• Instruksi Kerja 1
Jawab pertanyaan berikut berdasarkan catatan perjalanan ke Kepulauan Seribu:
(a) Di pelabuhan mana penulis dan kawan-kawan harus sudah siap esok subuh?
(b) Di wilayah mana rumah Fijar berada?
(c) Pukul berapa banyak jadwal Bis Trans Jakarta berubah?
• Instruksi Kerja 2
Tuliskan kembali tanpa mengubah satu kata pun bagian catatan perjalanan ke Kepulauan Seribu yang diawali kata-kata "Mamalia Laut yang" dan diakhiri "DKI Jakarta itu.".

• Potongan Dokumen
──────────────────────────────
Mamalia Laut yang Cerdas
Badan saya boleh masih di kantor, tetapi roh dan pikiran ini sudah terbang ke Kepulauan Seribu. Esok subuh, saya dan kawan-kawan harus sudah siap sedia di Pelabuhan Pasar Ikan Muara Angke untuk kemudian menyeberang ke satu-satunya kabupaten di DKI Jakarta itu.
Rampung menulis berita terakhir, saya meluncur ke rumah untuk berkemas dan segera ke rumah Fijar. Agar tidak terlambat tiba di pelabuhan, kami memutuskan untuk menginap di rumahnya malam ini di wilayah Kota Tua yang sangat dekat ke Muara Angke. Setelah berkemas sekedarnya, saya menghampiri Panji di check point yang sudah ditentukan, Gongseng. Karena belum tahu dimana rumah Fijar, Panji mengajak saya pergi bersama.
Kami berdua naik Bis Trans Jakarta ke Kota. Hari sudah larut dan saya terperangah mengetahui banyak jadwal bis kota itu berubah pada pukul 22.00 WIB. Bis jurusan Pinang Ranti—Grogol sudah undur diri, sehingga kami harus mengambil jurusan Kampung Melayu—Senen, untuk kemudian transit ke Harmoni. Kemudian saya terperangah untuk kedua kalinya. Ternyata, kalau dari Senen, saya harus transit di Harmoni untuk ke Kota Tua. Bagai tak berdosa, kami cuek saja lanjut hingga Tomang.
──────────────────────────────
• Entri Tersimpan
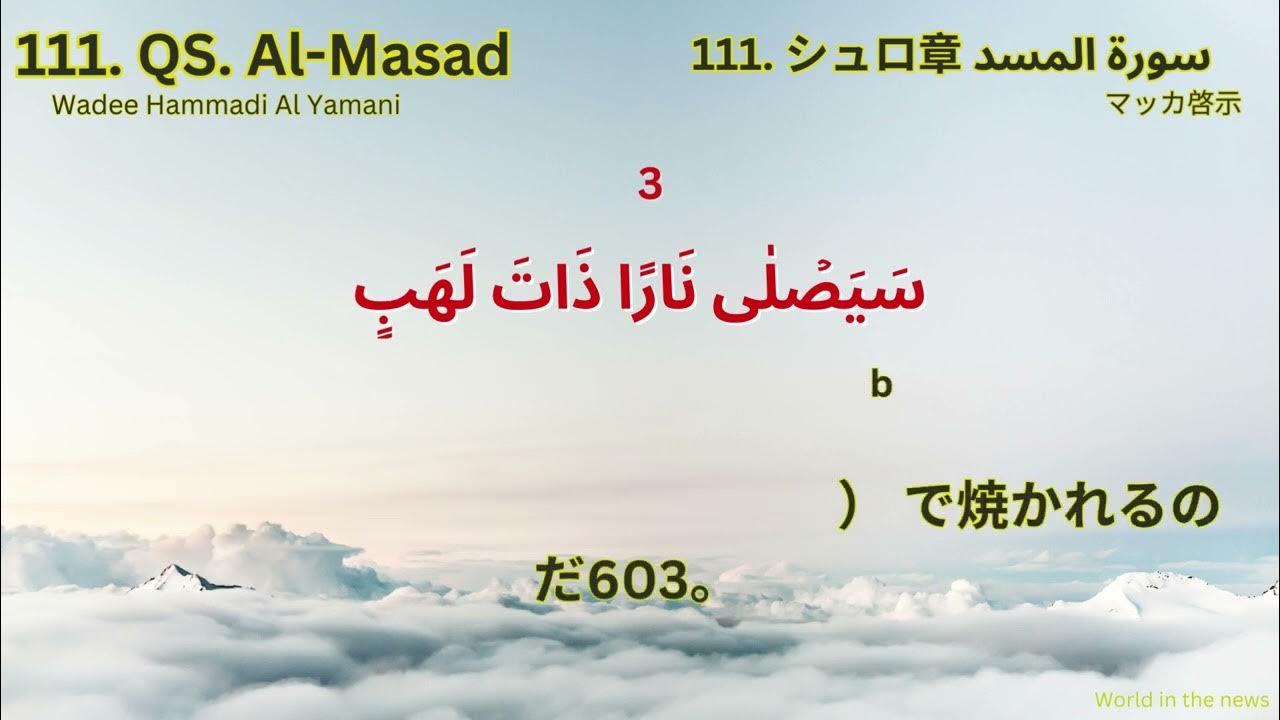 111. QS. Al-Masad
Wadee Hammadi Al Yamani

111. シュロ章 سورة المسد
マッカ啓示

3

سَيَصْلٰى نَارًا ذَاتَ لَهَبٍ

b

） で焼かれるのだ603。

World in the news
──────────────────────────────
• Hasil Latihan 1
(a) Pelabuhan Pasar Ikan Muara Angke.
(b) Kota Tua.
(c) Pukul 22.00 WIB.

• Hasil Latihan 2
Mamalia Laut yang Cerdas
Badan saya boleh masih di kantor, tetapi roh dan pikiran ini sudah terbang ke Kepulauan Seribu. Esok subuh, saya dan kawan-kawan harus sudah siap sedia di Pelabuhan Pasar Ikan Muara Angke untuk kemudian menyeberang ke satu-satunya kabupaten di DKI Jakarta itu.